Start of Dataset

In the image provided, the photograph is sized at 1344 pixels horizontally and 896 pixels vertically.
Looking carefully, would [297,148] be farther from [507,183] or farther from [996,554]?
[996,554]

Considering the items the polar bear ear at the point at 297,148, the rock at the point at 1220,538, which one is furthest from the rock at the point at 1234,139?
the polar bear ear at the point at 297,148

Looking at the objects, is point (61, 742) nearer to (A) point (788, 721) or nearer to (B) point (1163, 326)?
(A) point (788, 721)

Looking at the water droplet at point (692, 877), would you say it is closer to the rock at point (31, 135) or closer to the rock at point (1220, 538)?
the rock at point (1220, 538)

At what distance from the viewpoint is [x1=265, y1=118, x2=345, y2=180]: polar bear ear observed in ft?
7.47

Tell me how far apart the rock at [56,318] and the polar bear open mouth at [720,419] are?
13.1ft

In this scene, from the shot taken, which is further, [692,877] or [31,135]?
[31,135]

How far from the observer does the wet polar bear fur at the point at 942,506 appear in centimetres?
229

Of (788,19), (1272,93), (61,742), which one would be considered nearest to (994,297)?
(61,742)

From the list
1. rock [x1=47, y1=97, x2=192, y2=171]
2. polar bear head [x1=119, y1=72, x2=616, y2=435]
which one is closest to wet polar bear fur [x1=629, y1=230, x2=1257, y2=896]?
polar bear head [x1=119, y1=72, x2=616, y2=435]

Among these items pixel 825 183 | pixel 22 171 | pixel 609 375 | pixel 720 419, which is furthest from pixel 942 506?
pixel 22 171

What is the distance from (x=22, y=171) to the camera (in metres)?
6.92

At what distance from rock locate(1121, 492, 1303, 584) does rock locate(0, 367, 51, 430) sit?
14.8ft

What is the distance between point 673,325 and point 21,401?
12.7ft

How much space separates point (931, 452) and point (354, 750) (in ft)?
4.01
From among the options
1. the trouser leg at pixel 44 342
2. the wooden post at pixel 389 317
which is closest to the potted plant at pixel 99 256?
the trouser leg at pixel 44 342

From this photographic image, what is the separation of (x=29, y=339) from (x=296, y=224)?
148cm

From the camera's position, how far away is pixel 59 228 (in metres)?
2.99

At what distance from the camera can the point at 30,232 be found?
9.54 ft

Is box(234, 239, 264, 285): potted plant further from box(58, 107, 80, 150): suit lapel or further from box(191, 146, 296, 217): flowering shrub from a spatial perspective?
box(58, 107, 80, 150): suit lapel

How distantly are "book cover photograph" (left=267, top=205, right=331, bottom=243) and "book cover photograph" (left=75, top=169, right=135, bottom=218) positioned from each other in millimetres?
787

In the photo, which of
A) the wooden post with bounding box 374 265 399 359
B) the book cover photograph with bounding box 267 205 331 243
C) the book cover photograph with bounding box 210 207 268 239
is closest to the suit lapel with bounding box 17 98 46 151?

End of Dataset

**To do**. Find every line in the material above that contains the word "plant", and copy each of those lines. Case counts, so a line matches only if the capitalization is the same.

**The solution**.
which is closest to the potted plant at pixel 99 256?
Is box(234, 239, 264, 285): potted plant further from box(58, 107, 80, 150): suit lapel or further from box(191, 146, 296, 217): flowering shrub from a spatial perspective?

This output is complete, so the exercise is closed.